Functional comparison of Fc epsilon RI, Fc gamma RII, and Fc gamma RIII in mast cells

Abstract The cellular responses initiated by cross-linking rodent Fc gamma RII-b1, Fc gamma RII-b2, Fc gamma RIII, and Fc epsilon RI in mast cells were compared. Individual murine Fc gamma R isoforms were transfected into rat basophilic leukemia cells and after cross-linking the FcR, changes in the phosphorylation of protein tyrosines, in the level of intracellular Ca2+, in the hydrolysis of phosphoinositides, and in the release of arachidonic acid metabolites and hexosaminidase were monitored.

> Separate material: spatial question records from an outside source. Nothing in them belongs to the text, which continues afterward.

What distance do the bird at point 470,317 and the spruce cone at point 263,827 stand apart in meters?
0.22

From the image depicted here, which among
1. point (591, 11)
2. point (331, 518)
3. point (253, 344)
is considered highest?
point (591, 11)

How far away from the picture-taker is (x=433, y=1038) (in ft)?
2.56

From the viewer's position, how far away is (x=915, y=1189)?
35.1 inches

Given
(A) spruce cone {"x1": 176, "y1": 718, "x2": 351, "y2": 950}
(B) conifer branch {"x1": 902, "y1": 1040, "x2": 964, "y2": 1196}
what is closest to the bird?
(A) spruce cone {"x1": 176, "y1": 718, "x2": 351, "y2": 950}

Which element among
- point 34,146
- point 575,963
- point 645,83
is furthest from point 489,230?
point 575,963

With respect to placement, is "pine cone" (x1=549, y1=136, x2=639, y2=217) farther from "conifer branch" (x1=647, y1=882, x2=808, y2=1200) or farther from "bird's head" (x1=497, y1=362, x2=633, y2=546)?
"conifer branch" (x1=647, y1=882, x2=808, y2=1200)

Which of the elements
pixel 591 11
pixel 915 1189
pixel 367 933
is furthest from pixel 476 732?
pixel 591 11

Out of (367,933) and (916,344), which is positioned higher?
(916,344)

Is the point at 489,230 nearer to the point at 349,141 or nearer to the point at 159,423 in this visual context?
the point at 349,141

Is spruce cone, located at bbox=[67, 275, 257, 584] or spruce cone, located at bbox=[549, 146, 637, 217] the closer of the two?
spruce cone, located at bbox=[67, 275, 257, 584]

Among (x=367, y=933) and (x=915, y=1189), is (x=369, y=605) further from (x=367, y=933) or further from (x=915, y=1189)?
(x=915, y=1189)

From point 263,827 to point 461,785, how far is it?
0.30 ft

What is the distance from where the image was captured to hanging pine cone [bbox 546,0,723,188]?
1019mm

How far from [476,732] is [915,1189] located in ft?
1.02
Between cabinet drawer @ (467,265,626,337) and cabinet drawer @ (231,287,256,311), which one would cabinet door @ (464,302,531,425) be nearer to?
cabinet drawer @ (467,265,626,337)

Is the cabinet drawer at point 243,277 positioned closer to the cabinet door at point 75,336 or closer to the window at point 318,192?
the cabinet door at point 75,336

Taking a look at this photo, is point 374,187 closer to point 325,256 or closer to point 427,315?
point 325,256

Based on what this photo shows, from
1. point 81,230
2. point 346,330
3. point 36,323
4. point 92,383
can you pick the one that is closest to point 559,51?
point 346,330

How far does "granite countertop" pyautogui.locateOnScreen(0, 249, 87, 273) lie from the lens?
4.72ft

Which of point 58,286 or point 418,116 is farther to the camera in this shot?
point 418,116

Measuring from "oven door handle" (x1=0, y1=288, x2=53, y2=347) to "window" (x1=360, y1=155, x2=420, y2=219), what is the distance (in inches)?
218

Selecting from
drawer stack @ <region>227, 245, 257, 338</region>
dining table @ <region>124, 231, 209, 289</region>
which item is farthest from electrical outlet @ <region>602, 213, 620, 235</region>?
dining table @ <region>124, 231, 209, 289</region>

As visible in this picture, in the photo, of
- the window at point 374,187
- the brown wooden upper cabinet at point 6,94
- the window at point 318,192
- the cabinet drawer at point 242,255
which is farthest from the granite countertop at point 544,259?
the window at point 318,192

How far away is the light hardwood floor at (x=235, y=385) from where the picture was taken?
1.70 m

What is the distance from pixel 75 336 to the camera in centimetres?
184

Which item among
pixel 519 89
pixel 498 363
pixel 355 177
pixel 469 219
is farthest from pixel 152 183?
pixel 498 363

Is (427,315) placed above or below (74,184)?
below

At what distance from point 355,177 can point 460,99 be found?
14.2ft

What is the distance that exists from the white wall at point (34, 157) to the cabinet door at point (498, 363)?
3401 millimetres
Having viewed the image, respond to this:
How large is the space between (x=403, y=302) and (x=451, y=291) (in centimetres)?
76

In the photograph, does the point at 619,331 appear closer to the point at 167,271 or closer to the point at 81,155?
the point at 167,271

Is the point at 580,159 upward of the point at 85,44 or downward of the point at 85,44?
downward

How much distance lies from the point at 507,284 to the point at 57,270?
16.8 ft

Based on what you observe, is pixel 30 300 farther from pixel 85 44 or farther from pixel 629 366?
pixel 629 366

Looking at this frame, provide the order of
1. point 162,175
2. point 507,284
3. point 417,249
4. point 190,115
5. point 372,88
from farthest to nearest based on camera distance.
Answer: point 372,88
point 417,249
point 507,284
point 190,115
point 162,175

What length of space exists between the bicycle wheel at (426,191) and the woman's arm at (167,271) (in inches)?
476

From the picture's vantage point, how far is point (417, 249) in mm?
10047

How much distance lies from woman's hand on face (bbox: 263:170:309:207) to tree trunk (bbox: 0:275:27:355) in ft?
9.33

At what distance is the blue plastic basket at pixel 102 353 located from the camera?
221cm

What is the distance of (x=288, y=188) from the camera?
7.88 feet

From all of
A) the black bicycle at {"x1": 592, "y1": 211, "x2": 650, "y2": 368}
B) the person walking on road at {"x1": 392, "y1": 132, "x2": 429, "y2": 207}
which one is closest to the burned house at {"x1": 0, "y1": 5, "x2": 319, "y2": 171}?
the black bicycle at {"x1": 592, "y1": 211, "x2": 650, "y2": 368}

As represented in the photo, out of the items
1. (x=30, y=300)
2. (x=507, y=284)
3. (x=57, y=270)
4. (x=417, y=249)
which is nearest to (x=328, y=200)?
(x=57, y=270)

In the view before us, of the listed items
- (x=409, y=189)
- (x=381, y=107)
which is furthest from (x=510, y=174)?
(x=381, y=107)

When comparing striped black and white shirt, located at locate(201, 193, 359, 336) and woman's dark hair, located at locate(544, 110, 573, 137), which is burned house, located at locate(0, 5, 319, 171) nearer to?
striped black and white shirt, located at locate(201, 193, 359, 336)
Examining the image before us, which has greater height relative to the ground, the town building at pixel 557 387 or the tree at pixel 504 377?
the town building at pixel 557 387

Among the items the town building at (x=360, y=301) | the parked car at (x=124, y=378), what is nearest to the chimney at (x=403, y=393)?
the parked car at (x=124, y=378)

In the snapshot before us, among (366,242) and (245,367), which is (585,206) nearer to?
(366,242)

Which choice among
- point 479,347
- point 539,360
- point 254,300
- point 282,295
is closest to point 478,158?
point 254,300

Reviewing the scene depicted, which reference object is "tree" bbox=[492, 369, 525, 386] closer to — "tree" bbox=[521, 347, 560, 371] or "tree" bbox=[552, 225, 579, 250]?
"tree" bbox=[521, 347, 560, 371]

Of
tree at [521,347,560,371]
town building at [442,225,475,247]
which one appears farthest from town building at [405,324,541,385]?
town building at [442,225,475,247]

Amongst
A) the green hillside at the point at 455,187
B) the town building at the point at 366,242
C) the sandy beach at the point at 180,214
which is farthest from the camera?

Cross-linking of Fc gamma RIII initiated all of these early and late biochemical functions, and although they were quantitatively somewhat smaller, the responses were qualitatively indistinguishable from those stimulated by the endogenous Fc epsilon RI. However, despite ample expression, neither Fc gamma RII-b1 nor Fc gamma RII-b2 stimulated these functions when cross-linked. The functional differences between Fc gamma RII and Fc gamma RIII were studied further by assessing the responses to cross-linking of the endogenous Fc gamma R (Fc gamma RII-b1, Fc gamma RII-b2, and Fc gamma RIII) on P815 mouse mastocytoma cells that had been transfected with normal or functionally defective Fc epsilon RI. Two types of mutant subunits had previously been observed to impair the activity of Fc epsilon RI: gamma-chains missing the cytoplasmic domain, and beta-chains missing the COOH-terminal cytoplasmic domain. In both types of transfectants the functional inhibition of the endogenous Fc gamma R paralleled that of the transfected Fc epsilon RI. These results are consistent with the gamma subunit being associated with the functions of Fc gamma RIII as well as of Fc epsilon RI. The functional results also complement the recently reported evidence that Fc gamma RIII can interact with Fc epsilon RI beta-subunits (J. Exp. Med. 175:447, 1992).